Edit: typos
Hell, while we're dreaming here, it'd be nice to have OS-level support for telling which devices keypresses come from so you can have a different layout on every connected keyboard or even turn extra keyboards into macro pads. (I've seen some setups like this, each with varying levels of jank.)
The keyboards by Sun Microsystems did do that, and their USB versions used the standard.
2. I once did an exchange semester of university in France, where i was forced to use their computers for programming. Not only did I start 2 weeks after the other students due to timing issues with my primary university, but then I also had some very stressful weeks learning to program on azerty keyboards. It was very painful at first and i nearly went back to two-finger typing, but in the end after 5 months i became more fluent than i expected on azerty.
3. 3 years ago (i was around 24 years old) I decided to switch from my layout i used until then (ISO, swiss french) to the Ansi Us layout, and I am happy i did the switch. It is so much better for programming, especially wrt to [] {} (). And I even prefer typing diacritics by using US international. I write fluently in french and german with this and I like it. The main pain point was switching from vertical to horizontal enter, I typed \ for months...
I won't disagree with that but, living in Luxembourg, I head to the closest supermarket, a "Cora" also selling keyboards, mice, USB sticks, etc. and I can buy an AZERTY layout if I want to (they've got both QWERTZ and AZERTY keyboards).
That said, just like you: I type using a QWERTY layout.
There is an ALT+ for it, but I can never remember it, despite needing it at least once a week.
It requires you to curl your thumb awkwardly when resting on the home row or WASD.
It is between the Z and X, but on MacBook keyboard it is directly under the X so your thumb can rest straight.
The only keyboard I have found that has a similar MacBook layout is the Niz Plum Micro84[1] with dome switches.
There was also the discontinued NuPhy F1 that had a fn key but still had a terrible command placement.
I don't know why more Mac users don't complain about this.
[1]: https://epomaker.com/products/niz-plum-84-bluetooth [2]: https://nuphy.com/collections/keyboards/products/nutype-f1
Definitely!
And the absolute biggest pain with physical keyboard layouts is that if you use anything not standard then you're sorry out of luck when you buy a laptop (until your carry your external keyboard with you in addition to your laptop).
Even buying a common laptop with a US ANSI physical layout (wide enter key, not tall) is not trivial in Europe. It's doable but it requires some research/planning.
<Note the duplicated entries for two of the diacritics that are used in Polish.> - did the author conflate ż with ź? A rookie mistake! :)
I'm running the 'pl' layout on my Linux box. The Alt(Gr) layer outputs the following: ≠²³¢€½§·«»–śðæŋ’ə…łźć„”ńµ≤≥. Some are expected (diacritics, €), but the presence of characters like ¢, ð, æ, ŋ, and ə is somewhat baffling, I wonder what's the history here.
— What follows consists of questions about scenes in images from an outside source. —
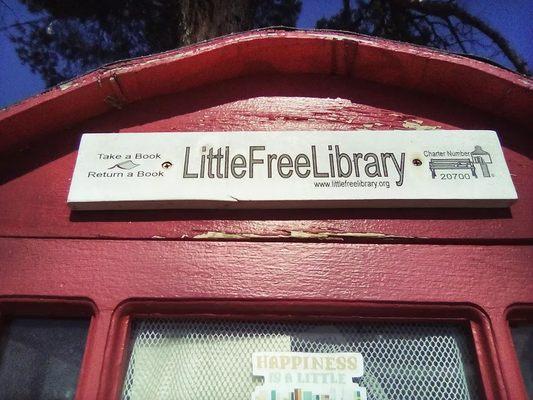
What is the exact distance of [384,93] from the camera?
2047mm

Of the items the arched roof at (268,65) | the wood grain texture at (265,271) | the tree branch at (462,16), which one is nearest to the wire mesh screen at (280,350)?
the wood grain texture at (265,271)

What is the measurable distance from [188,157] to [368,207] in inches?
28.7

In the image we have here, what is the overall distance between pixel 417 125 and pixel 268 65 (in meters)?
0.69

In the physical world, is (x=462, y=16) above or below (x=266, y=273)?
above

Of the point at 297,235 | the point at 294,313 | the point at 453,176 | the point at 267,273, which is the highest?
the point at 453,176

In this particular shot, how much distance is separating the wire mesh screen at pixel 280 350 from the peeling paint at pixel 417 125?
80cm

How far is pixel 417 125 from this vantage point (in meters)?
1.97

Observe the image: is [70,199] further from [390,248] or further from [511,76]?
[511,76]

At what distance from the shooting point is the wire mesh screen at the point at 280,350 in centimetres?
159

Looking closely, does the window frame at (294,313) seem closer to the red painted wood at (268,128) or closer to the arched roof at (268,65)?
the red painted wood at (268,128)

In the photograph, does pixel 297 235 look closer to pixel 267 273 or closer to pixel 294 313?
pixel 267 273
There are simple solutions to these problems. You can use a better keyboard layout, like Colemak or Dvorak, with your existing keyboard. The letters won't match the ones printed on the keys but if you touch-type it doesn't matter. If that bothers you, you can swap out your key caps, or use stickers. You can also just buy a well-designed keyboard. I use an Atreus keyboard, from Keyboardio, which fixes all of these problems, but there are lots of great keyboards which are commercially available, like the Planck or the ErgoDox, which help to fix the stagger problem.
I assume it’s because:
1) those symbols are rarely used in the Dutch language, so there’s no need to label them
2) pre-euro keyboards were presumably simply US keyboards (IIRC guilders were simply denoted by ‘fl.’). With the introduction of the euro, there came a need to type its associated symbol, which then led to the € symbol being printed on the 5 key (and AltGr being printed on the right Alt key).
I cannot get a good danish keyboard anymore without the ÆØÅ keys having the Swedish, Norwegian and Finnish/Suomi keys printed on them as well, often in different colors.
My decade+ old "Logitech Illuminated" keyboard has been the best keyboard I've ever had but recently it's been acting up for me. It occasionally adds diacritics to random letters. Tried cleaning it with no luck. It was a danish-only version, laptop-like flat keys but with more "travel-distance" so it feels like the best of both worlds. Also had a nice flat palm-rest.
Unfortunately I can't get this keyboard or find something that has a similar form factor anymore anywhere - and if I can find some version of it, it has the the terrible multi-country-cost-cutting-keys on it. I suppose that if I find a replacement keyboard that I can move the old keys over to the new one (if they are even the same after all these years)
If it is confusing and wrong, it's a bad idea to base all of the other explanations on that terminology, because it just reinforces something that should not be reinforced. Yes, "109-key" can be off by as much as 20 keys; but it avoids implying the whole "ISO versus ANSI" nonsense, and making up things like "ISANSI" from whole cloth; and at least does imply that the important difference from "104-key" is 5 extra physical keys in various places.